I have a spare bedroom that's 10x10 and I'm thinking of doing an around the walls layout. I would like to have a double main that can run continuous and have some staging/sidings. I know about the "heart of georgia" but I have a door in two corners that I can't block. Here is a rough drawing of the room. I would like about a 2-3ft depth all the way around. Is there any plans like this out there?


----------



## DonR (Oct 18, 2012)

Would there be dog house days around your house if you
removed the doors completely?

That would make possible greater usage of your wall space.
You might want to plan on a lift or drop bridge at the room
entry, and just a duck under for the closet.

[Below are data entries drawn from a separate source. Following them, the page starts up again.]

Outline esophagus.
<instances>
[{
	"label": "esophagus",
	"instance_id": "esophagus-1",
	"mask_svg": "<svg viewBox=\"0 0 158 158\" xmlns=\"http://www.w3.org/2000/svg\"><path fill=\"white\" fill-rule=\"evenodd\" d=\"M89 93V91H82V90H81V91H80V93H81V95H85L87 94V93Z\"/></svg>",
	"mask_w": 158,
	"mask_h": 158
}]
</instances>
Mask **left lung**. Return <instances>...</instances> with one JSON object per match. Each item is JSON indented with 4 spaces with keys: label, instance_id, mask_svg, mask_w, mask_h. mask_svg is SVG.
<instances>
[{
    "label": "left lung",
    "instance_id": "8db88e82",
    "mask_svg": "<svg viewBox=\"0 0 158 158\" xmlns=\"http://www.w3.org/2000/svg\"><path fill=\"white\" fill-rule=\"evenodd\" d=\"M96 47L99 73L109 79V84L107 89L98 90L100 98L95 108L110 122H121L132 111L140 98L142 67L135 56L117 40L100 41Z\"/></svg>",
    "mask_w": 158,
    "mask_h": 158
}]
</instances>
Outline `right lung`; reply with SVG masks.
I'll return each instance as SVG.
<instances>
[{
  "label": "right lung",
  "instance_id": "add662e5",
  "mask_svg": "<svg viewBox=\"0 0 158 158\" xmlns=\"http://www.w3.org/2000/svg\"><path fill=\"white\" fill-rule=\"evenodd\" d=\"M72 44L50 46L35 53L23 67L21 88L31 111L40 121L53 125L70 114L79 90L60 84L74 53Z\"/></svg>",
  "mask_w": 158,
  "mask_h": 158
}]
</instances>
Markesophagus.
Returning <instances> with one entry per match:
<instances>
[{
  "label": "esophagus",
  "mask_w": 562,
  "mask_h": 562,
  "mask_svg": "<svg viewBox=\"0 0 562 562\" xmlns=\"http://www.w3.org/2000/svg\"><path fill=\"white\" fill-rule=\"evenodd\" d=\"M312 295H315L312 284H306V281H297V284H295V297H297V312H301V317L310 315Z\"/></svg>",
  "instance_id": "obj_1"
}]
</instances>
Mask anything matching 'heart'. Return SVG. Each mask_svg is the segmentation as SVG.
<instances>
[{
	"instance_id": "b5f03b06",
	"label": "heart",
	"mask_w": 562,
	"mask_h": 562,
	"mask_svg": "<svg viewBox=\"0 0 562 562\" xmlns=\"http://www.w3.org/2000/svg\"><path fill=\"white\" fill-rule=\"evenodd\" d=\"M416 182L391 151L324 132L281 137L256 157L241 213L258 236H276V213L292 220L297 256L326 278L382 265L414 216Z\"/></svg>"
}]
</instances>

My DCC layout is in a similar size room. I intentionally designed
a single track main that basically follows the walls. There are
3 passing sidings so that I can run 2 or more trains at the same
time and in opposing directions. I also have 2 fair size yards
with industry sidings and loco service areas. You will also have
room for a center 'peninsula' where you might put your yards.
With that much room be sure to try for 22" or greater radius
curves.

Don


----------



## HOSP4449Fan (Dec 2, 2013)

I plan to put a lift/drop out at both doors. I have my clothes in this closet. Here is the track plan I'm kinda looking at now. It will be 24" radius on the inside and 26" or 28" on the outside track. I updated the original post to show my track plan thoughts.


----------



## 93firebird (Dec 25, 2011)

I say 18" on your side walls, 2' on the back wall with an island that protrudes to the center of the room for a yard. Every thing else looks good.


----------



## The New Guy (Mar 11, 2012)

HOSP4449Fan said:


> ...I have my clothes in this closet...


Buy a treadmill so you can use the closet for trains.


----------



## golfermd (Apr 19, 2013)

The New Guy said:


> Buy a treadmill so you can use the closet for trains.


Too funny!! :laugh: :laugh:


----------